Disease History, Characteristics, and Transmission

Scope and Distribution

Treatment and Prevention

Impacts and Issues

BIBLIOGRAPHY

Introduction

Typhoid fever, sometimes also known as enteric fever, is a potentially life-threatening infection caused by the bacterium Salmonella typhi. It is rare in the United States and other Western countries, and most cases in these areas have been acquired when traveling abroad. The disease is spread by contaminated food and water.

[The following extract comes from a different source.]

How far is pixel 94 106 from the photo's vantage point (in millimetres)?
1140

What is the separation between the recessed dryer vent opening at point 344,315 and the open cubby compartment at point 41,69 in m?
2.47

People who have had typhoid fever may be infectious for many months after they have recovered. One of the most famous carriers of typhoid fever was Mary Mallon, a cook for a family in New York City between 1901 and 1915. She infected 53 people with typhoid, and three of those she infected died. Typhoid is treatable with antibiotics, but can have a fatality rate of up to 30% if it goes untreated. There is also a vaccine that travelers can use to protect themselves in areas where typhoid is endemic. However, protection afforded by the vaccine is not lifelong and those who may be exposed may need to have a booster dose.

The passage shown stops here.